Jannik Sinner Pertahankan Gelar Juara Wimbledon 2026 di All England Club
FajarBali.co.id Petenis nomor satu dunia asal Italia, Jannik Sinner, berhasil mempertahankan gelar juara Wimbledon 2026 setelah mengalahkan Alexander Zverev dengan skor 6-7, 7-6, 6-3, 6-4 di final yang berlangsung di All England Club, Minggu (12/7/2026), dilansir dari Bola.
Sinner menjadi petenis Italia pertama yang menjuarai Wimbledon sebanyak dua kali secara beruntun. Dalam pertandingan final yang ketat, Sinner mengalami momen penting saat ia terjatuh di tengah reli panjang, namun segera bangkit dan memaksa Zverev melakukan kesalahan sehingga berhasil merebut break pertama setelah hampir tiga jam pertandingan.
Beberapa saat setelah itu, Sinner kembali terjatuh di rumput Wimbledon, kali ini karena luapan kebahagiaan setelah memastikan kemenangan empat set dan mempertahankan gelar juara. Prestasi ini membuatnya menjadi petenis ke-10 di era Open yang mampu mempertahankan gelar tunggal putra di Wimbledon.
Menurut Sinner, trofi ini memiliki makna lebih dalam dibandingkan hanya sekadar koleksi Grand Slam kelima dalam kariernya.

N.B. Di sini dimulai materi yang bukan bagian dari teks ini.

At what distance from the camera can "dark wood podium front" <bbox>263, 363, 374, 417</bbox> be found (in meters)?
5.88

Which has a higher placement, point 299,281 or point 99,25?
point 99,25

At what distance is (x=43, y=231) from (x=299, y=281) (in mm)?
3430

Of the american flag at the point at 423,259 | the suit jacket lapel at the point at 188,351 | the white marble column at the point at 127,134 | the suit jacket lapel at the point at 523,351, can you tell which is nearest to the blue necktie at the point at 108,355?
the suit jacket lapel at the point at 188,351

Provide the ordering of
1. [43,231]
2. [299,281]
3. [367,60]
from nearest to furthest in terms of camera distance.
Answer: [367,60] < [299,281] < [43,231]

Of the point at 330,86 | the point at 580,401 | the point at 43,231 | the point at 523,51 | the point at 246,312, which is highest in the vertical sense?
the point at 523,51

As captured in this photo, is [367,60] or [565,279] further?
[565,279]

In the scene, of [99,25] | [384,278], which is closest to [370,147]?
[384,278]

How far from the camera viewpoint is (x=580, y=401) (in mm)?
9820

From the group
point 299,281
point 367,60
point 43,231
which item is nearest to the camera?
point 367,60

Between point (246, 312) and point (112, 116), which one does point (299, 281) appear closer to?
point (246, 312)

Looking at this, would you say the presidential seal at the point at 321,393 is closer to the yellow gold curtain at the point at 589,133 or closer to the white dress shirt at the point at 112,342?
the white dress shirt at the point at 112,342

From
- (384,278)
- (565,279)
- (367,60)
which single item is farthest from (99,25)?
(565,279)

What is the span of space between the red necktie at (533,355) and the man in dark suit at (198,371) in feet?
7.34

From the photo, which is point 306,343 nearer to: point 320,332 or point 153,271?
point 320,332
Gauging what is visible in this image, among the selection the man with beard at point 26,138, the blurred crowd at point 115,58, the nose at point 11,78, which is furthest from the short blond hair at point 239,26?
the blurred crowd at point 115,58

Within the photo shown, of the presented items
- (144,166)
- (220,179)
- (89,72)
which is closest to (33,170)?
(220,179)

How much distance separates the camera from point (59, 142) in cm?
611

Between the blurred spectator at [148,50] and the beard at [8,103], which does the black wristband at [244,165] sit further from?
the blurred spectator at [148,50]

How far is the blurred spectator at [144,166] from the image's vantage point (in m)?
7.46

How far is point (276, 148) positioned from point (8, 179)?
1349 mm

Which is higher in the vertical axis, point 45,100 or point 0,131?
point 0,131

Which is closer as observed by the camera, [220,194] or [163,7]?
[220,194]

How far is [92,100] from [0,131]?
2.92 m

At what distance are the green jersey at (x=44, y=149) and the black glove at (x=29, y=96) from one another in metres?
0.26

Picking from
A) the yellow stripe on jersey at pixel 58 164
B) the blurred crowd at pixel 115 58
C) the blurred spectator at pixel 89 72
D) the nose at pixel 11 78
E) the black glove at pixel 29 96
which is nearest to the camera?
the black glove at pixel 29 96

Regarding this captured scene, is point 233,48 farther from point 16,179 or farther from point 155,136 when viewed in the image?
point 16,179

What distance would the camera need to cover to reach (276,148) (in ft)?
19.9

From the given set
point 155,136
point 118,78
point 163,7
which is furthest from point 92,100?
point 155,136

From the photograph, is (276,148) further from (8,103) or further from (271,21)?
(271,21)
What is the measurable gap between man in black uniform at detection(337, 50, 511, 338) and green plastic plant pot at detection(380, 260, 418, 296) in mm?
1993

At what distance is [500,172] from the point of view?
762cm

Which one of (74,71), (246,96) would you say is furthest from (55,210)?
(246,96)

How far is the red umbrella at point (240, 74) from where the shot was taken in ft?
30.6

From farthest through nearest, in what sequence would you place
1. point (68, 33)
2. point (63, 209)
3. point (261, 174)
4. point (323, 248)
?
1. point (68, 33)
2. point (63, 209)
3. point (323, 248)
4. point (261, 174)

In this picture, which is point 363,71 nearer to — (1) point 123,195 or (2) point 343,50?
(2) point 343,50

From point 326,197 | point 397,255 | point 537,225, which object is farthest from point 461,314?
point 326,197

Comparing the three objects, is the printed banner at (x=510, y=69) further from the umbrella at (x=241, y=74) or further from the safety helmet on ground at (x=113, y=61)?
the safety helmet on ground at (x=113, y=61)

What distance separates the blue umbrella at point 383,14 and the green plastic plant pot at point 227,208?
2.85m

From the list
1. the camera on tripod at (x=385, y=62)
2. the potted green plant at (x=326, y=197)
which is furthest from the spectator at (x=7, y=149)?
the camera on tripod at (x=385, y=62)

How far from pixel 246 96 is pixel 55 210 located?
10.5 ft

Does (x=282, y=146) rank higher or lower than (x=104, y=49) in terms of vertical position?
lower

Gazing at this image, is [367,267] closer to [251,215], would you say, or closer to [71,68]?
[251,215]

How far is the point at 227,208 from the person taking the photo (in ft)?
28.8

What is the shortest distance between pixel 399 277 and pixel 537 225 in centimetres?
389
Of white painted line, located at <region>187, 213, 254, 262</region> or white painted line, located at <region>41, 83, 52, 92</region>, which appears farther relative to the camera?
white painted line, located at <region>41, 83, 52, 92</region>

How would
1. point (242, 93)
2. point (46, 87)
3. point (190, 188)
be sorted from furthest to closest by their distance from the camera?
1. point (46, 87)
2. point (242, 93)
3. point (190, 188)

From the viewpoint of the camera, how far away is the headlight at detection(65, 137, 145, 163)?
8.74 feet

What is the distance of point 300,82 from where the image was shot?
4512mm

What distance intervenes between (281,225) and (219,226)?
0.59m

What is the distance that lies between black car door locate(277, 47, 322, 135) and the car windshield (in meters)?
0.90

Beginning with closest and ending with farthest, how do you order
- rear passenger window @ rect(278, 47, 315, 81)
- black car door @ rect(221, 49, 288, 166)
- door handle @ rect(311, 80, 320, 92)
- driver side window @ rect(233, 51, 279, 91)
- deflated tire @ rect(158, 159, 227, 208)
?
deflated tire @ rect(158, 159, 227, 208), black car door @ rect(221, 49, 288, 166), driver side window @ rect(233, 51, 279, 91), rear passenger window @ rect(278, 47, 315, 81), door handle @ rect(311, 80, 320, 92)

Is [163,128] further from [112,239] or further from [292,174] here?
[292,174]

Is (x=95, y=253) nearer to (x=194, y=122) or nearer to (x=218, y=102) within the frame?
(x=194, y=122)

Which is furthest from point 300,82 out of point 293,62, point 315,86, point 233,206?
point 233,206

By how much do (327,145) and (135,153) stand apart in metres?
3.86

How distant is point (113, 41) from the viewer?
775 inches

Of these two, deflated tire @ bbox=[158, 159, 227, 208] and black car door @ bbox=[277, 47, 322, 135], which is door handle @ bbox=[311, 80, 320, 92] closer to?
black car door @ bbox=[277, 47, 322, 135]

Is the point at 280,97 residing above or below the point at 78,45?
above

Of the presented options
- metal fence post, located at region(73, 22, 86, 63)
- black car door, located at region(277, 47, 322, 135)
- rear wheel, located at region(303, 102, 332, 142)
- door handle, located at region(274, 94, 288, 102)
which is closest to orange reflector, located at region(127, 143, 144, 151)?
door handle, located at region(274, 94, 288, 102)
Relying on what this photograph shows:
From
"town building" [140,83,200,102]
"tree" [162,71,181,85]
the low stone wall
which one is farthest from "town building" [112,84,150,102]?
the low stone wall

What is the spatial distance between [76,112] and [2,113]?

Sejak kecil, Wimbledon memiliki tempat istimewa di hati Sinner yang awalnya lebih menyukai ski dan sepak bola sebelum akhirnya memilih tenis. Meski kini berstatus petenis nomor satu dunia, perjalanan menuju gelar tahun ini tidak mudah, terutama setelah kekalahan mengejutkan di French Open dari Juan Manuel Cerundolo saat memimpin dua set dan 5-1.
Keraguan terhadap mental dan fisiknya muncul saat Wimbledon dimulai, apalagi Sinner hampir tersingkir di babak pertama setelah dipaksa bermain lima set oleh Miomir Kecmanovic. Jika kalah, Sinner akan menjadi juara bertahan ketiga Wimbledon era Open yang langsung tersingkir pada putaran pertama.
Namun, Sinner mampu membalikkan keadaan dan memenangkan pertandingan sebagai titik balik yang mengubah arah perjalanannya di Wimbledon.
"Gelar ini sangat berarti karena setelah apa yang terjadi di Paris, semuanya tidak mudah," ujar Sinner.
"Tahun lalu juga berat. Namun, ketika datang ke sini saya hanya berusaha menempatkan diri pada kondisi terbaik agar bisa bersaing. Kami menjalani begitu banyak hari yang panjang dan mengorbankan banyak hal untuk bisa berada di posisi ini," ungkapnya.
Setelah melewati ancaman putaran pertama, Sinner tampil dominan dengan memenangkan lima pertandingan berikutnya dalam tiga set langsung. Penampilan puncaknya terjadi di semifinal saat ia menghancurkan Novak Djokovic dalam dua jam 20 menit, hanya menghadapi satu break point yang berhasil diselamatkan dengan ace.
Mantan petenis nomor satu Inggris, Tim Henman, mengatakan Sinner layak menjadi juara.
"Seperti para pemain hebat lainnya, dia selalu menemukan cara untuk menang. Penampilannya melawan Djokovic dan Zverev benar-benar kelas dunia," kata Henman.
Musim ini Sinner telah memenangkan 44 dari 47 pertandingan dan sejak mulai mempertahankan gelar Wimbledon tahun lalu, ia telah mencatat 77 kemenangan dari 83 pertandingan.
Konsistensi ini membuat banyak pihak menempatkannya dalam jajaran petenis elite sepanjang masa. Mantan juara Wimbledon, Marion Bartoli, bahkan menyamakan Sinner dengan Novak Djokovic.
"Saya rasa kita sedang menyaksikan Novak Djokovic versi baru untuk 10 hingga 15 tahun ke depan," ujar Bartoli.
"Cara dia bertahan di bawah tekanan dan mampu mengeluarkan pukulan luar biasa pada saat-saat krusial benar-benar mengingatkan saya kepada Djokovic," tambahnya.
Perjalanan Jannik Sinner membuktikan bahwa seorang juara sejati adalah mereka yang selalu menemukan cara untuk bangkit meskipun pernah jatuh. Wimbledon 2026 menjadi bukti bahwa setiap luka menjadi kekuatan untuk kembali ke puncak.